- Task objective:
Copy the data word for word, beginning with the line containing "In the image, how" and ending with the line containing "13.8 metres", both lines included. Omit the pictures from your copy.
====== Input material ======
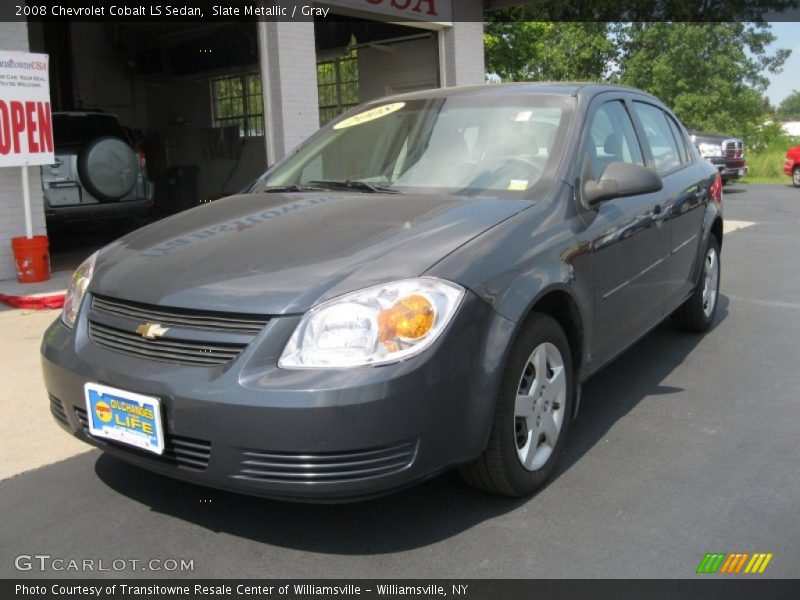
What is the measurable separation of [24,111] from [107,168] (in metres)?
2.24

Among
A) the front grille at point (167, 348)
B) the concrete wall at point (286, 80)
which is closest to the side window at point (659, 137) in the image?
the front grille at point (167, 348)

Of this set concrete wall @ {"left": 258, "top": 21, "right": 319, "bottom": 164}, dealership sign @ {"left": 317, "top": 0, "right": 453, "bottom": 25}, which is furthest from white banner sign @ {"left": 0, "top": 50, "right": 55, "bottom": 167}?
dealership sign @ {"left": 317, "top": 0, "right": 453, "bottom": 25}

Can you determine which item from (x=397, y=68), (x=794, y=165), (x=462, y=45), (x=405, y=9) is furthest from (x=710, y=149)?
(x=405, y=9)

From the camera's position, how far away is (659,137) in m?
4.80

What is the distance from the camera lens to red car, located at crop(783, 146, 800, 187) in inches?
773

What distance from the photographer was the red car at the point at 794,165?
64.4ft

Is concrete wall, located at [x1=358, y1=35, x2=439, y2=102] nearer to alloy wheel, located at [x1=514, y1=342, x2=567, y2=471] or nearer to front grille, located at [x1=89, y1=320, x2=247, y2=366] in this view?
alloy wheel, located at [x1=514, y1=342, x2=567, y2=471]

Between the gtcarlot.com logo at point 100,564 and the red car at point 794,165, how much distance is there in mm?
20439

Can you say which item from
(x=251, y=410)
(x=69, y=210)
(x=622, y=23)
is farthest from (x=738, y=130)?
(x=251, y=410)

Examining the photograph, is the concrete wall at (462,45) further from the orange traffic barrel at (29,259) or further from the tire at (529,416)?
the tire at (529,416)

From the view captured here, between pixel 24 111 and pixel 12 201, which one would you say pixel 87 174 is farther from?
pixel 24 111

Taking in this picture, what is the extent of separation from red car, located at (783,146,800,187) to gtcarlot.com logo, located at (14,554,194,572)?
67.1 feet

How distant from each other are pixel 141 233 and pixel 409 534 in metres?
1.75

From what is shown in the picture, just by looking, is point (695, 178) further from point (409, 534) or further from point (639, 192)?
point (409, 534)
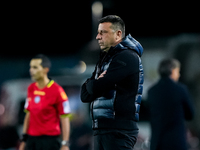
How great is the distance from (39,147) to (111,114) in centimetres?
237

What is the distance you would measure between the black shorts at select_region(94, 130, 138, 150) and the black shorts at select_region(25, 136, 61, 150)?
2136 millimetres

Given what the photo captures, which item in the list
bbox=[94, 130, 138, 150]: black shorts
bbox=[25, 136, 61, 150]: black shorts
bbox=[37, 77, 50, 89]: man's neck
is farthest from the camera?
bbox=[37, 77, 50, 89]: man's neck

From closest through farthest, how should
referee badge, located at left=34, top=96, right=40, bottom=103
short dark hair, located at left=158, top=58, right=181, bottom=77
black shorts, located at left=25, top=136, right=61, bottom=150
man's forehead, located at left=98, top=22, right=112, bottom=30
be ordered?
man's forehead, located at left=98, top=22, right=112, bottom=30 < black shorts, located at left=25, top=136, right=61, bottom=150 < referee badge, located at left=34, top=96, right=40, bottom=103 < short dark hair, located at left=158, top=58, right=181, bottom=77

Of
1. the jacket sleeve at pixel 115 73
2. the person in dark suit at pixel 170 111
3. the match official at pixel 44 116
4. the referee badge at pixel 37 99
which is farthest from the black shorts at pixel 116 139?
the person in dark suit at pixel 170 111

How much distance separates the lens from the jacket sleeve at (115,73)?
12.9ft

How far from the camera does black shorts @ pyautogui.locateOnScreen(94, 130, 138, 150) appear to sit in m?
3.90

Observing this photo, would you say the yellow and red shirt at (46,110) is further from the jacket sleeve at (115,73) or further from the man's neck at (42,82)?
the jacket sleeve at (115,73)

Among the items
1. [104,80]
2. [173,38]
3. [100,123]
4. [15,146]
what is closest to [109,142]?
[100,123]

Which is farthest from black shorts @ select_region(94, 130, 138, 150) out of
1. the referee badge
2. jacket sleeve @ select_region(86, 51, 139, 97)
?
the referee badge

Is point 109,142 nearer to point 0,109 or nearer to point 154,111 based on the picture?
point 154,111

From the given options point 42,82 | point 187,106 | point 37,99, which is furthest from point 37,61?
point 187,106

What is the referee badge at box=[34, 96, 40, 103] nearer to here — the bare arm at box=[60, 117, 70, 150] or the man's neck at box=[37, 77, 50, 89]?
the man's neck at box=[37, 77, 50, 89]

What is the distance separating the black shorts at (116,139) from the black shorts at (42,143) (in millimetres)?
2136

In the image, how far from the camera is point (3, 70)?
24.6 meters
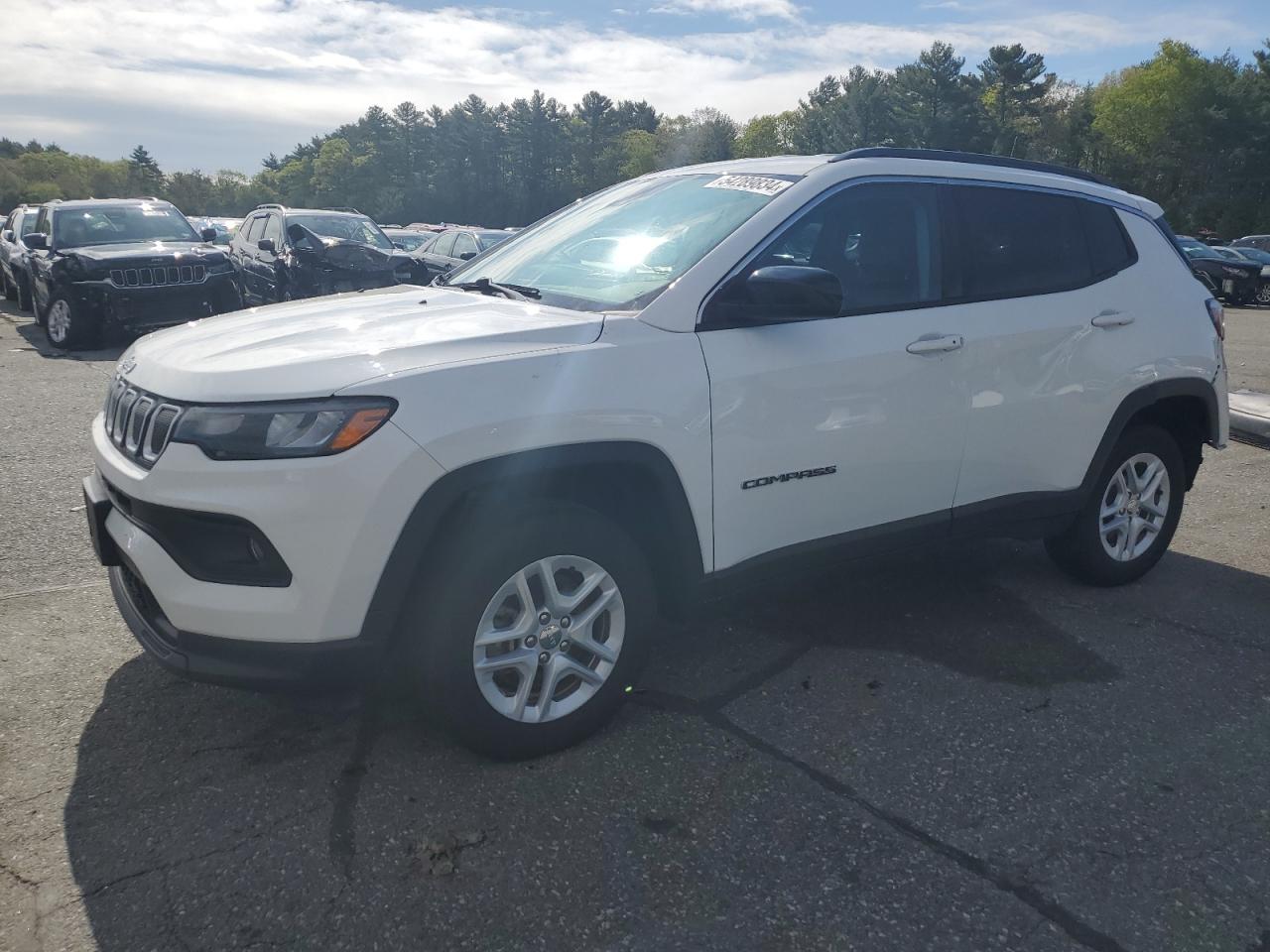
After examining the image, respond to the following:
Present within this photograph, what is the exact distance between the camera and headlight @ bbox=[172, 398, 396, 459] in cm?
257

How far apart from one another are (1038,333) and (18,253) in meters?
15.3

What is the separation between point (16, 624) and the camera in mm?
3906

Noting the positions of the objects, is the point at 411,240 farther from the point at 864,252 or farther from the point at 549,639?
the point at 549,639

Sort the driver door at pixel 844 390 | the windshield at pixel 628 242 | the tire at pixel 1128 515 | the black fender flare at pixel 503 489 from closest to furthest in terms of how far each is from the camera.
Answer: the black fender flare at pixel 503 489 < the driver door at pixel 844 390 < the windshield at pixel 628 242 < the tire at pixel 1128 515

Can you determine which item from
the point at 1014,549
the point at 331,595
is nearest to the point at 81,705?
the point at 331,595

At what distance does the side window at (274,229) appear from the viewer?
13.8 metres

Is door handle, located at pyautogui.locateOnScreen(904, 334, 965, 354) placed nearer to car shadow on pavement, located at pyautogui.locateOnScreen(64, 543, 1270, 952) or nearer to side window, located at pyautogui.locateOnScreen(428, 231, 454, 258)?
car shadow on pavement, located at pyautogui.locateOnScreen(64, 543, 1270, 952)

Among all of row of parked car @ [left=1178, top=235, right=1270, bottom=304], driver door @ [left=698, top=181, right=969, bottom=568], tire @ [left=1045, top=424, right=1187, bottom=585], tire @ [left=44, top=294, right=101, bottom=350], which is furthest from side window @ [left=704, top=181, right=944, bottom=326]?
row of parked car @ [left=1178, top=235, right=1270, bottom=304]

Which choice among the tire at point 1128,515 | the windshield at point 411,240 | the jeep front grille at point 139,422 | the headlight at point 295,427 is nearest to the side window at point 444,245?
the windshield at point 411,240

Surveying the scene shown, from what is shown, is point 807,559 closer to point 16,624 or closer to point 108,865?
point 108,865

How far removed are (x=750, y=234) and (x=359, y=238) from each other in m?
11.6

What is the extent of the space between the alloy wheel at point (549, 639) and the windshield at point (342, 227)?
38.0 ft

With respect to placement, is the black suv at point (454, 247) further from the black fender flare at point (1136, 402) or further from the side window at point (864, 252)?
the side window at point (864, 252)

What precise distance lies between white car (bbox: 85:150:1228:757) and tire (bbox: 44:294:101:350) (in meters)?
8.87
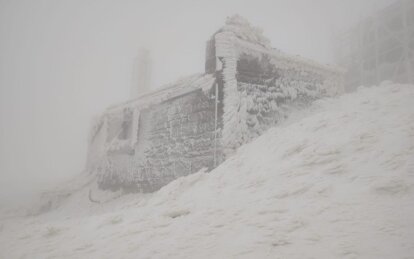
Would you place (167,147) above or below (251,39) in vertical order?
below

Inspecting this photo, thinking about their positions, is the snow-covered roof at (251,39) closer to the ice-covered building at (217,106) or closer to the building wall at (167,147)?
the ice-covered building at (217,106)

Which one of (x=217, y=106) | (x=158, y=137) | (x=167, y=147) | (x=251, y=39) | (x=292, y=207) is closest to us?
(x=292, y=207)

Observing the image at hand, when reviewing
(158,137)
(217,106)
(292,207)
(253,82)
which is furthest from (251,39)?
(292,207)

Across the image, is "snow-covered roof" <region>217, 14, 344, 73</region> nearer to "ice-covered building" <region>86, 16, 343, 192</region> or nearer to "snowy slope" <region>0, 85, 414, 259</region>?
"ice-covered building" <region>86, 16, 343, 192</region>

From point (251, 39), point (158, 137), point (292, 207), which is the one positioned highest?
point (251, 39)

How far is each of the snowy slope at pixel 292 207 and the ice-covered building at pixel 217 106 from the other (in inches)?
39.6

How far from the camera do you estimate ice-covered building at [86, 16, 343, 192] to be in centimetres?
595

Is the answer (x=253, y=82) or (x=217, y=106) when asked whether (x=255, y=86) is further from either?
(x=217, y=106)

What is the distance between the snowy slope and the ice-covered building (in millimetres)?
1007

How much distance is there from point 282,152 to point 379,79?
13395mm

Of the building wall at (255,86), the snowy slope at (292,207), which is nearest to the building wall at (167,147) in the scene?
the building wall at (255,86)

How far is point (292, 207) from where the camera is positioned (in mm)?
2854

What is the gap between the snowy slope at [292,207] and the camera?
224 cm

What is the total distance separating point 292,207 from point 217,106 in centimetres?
======
- Completed exercise:
In the image, how far from the camera is point (3, 70)?
24.6 meters
After examining the image, respond to the following:
Present within this photograph, what is the exact distance between the camera and headlight @ bbox=[172, 398, 396, 459] in cm?
257

How far apart from one another are (1038,333) and (18,253) in meters?
15.3

What is the separation between point (16, 624) and the camera in mm?
3906

Noting the positions of the objects, is the point at 411,240 farther from the point at 864,252 or farther from the point at 549,639?
the point at 549,639

Sort the driver door at pixel 844 390 | the windshield at pixel 628 242 | the tire at pixel 1128 515 | the black fender flare at pixel 503 489 from closest to furthest in terms of how far each is from the camera.
Answer: the black fender flare at pixel 503 489 < the driver door at pixel 844 390 < the windshield at pixel 628 242 < the tire at pixel 1128 515

Can you determine which item from
the point at 1014,549
the point at 331,595
is nearest to the point at 81,705?
the point at 331,595

At what distance does the side window at (274,229) appear from the viewer?
13.8 metres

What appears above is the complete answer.